February 3, 2010

Halitosis Basics

Halitosis is a term used for bad breath. The main cause of bad breath is sulfur, which is given off by bits of food as they break down. Bacteria in the mouth is also a cause of bad breath.

While mouthwash may mask bad breath for a while, the best way to stop it is through good oral hygiene. To lower the risk of bad breath, brush twice a day (both the teeth and the tongue) and floss each day to clean food and bacteria out of your mouth.

Less Common Causes of Halitosis

There are a few less common causes for bad breath as well. Bad breath can crop up in diabetics, for example, as well as in those with kidney or liver problems.

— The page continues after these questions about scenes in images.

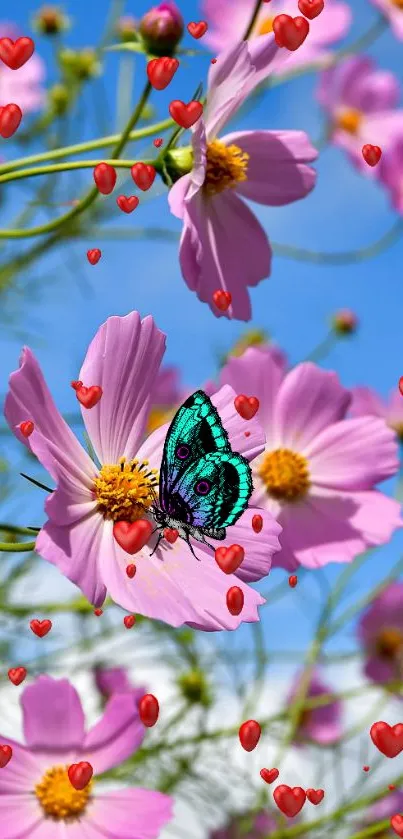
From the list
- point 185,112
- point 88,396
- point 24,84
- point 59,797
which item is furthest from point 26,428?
point 24,84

It also may plague those with periodontal (gum) disease. If you have postnasal drip, the mucus that stays on your tongue may cause bad breath. Those who suffer from dry mouth may get bad breath as well. This is because they lack the saliva that normally helps to remove the bits of food and bacteria that cause bad breath.

Of course, to some extent, everyone gets dry mouth in the form of “morning mouth.” This is due to the fact that salivary glands do not work as much while you sleep. A meal in the morning can solve this problem. That’s why it is a bad idea to skip breakfast if you want to avoid bad breath.

Spicy Foods and Tobacco

Some foods are more likely to cause bad breath than others are. For instance, foods like garlic and onions are strong enough to stay on a person’s breath for up to three days. The same is true of coffee.

Needless to say, cigarettes and other tobacco products also cause bad breath. They also take a toll on one’s oral health by inflaming gum tissues and discoloring teeth.

Dental Hygiene and Bad Breath

Good dental hygiene––including regular visits to the dentist––is often the best way to fight bad breath. When that won’t work, a dentist can refer a patient to a specialist to address the issue.